Calloway, Lettie Nolen. [from old catalog]. Teachers' Hand-book: Hints On How to Teach Beginners, Language, Grammar, Reading, Orthography, Arithmetic, Geography, History, Penmanship, Drawing, And Vocal Music, And Quotations, Pithy And Choice, From Classical Literature.Washington, D.C.: The Colored teachers' agency, 1893. 
I am quite anxious to read this book and share my reflections.  We can learn from the book that The Colored Teachers' Agency had the approval of Frederick Douglass:

"The enterprise is endorsed by Hon. Frederick Douglass who knows a good thing when he sees it--and the press generally.  Mr Calloway is a reliable gentleman and when he undertakes anything he generally succeeds with it.  He was at one time the Washington correspondent of the Plaindealer at Detroit, and contributed a series of readable articles on the public schools of the South.  He is just the man for the work.  Washington News Syndicate"  (page 33, The Teachers' Handbook).

It was written by Lettie Nolen Calloway, and we will need to prove her relationship to Thomas J. Calloway.  Thomas J. Calloway graduated from Fisk University in 1889, and from Howard University School of Law in  1893. He was a high school assistant professor in Evansville, Indiana, President of Alcorn University in West Side, Mississippi, and a War Department in Washington, D. C., as well as President of a normal school in Helena, Arkansas. SeePhotography on the color line: W.E.B. Du Bois, race, and visual culture
By Shawn Michelle Smith, page 167.

Prof. Thomas J. Calloway, A.B.... Digital ID: 1228828. New York Public Library

Image Title

:  Prof.

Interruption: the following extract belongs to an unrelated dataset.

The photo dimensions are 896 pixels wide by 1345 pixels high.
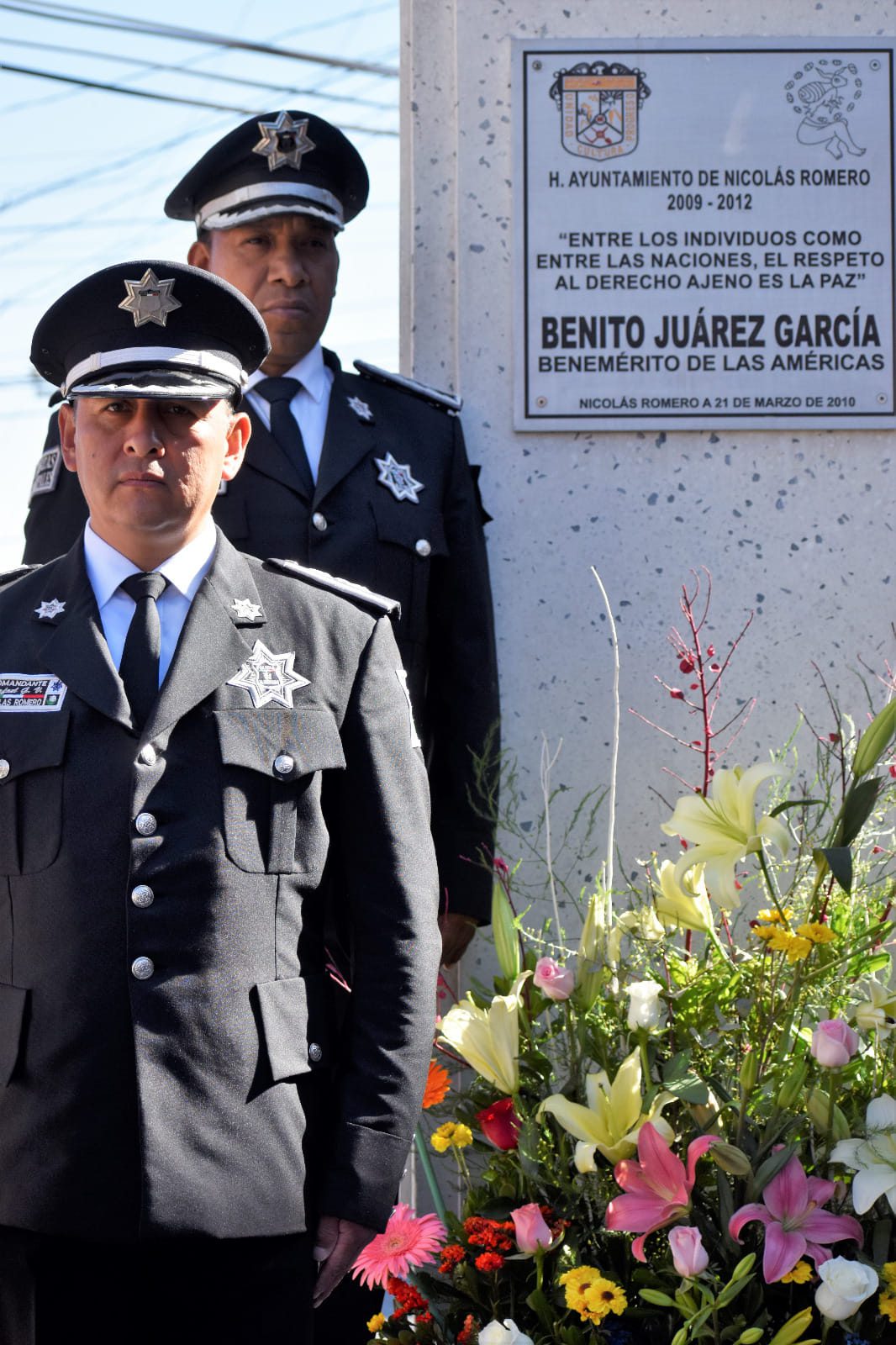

Thomas J. Calloway, A.B. : President Alcorn A. & M. college, West Side, Miss.

Published Date

: c1900?


: The college of life : or, Practical self-educator, a manual of self-improvement for the colored race forming an educational emancipator and a guide to success. Giving examples and achievements of successful men and women of the race as an incentive and inspiration to the rising generation, including Afro-American progress illustrated. The whole embracing business, social, domestic, historical and religious education. / by Henry Davenport Northrop, Joseph R. Gay, and I. Garland Penn ; embellished with hundreds of superb engravings.


: Schomburg Center for Research in Black Culture / Manuscripts, Archives and Rare Books Division

I cannot resist thinking about how The Colored Teacher's Agency seems to me like an earlier version of an employment agency.  I have so many questions in my mind.  I am curious to know when it was first created and if any records survive that would identify teachers or those who applied for membership.  I am equally as anxious to read the handbook to see what I can glean.  



  1. Thanks Robin for this fascinating post.

    You have peaked my curiosity on this subject. My Grandmother, Willa Leonard Hancock, graduated from Claflin college and was a teacher in Williston, SC before a series of events compelled her family to move to NY state in the early 1920's. All that I know is that she became a maid in Rochester.

    I wonder if the Colored Teachers Agency had any outreach in NY.

    I look forward to reading more on this!

    Peace & Blessings,
    "Guided by the Ancestors"

  2. I, too, hail from a line of many teachers (and I'm one, myself). I'll be checking to see if any of my ancestors were members of this organization.

    Thanks for sharing this information. :)


  3. Hi Robin,

    I love that you found this! I also love your site and will bookmark it to read more thoroughly and often.

    On the topic of Lettie Nolen Calloway, I can help some (she was my great-great aunt.) She was Thomas J. Calloway's wife--they were married in 1892. Both were involved with the Tuskegee Institute and are mentioned from time to time in Booker T.'s writings.

  4. I really enjoyed reading about the efforts of emancipated Black educators to share their vision for a brighter future for Black folks.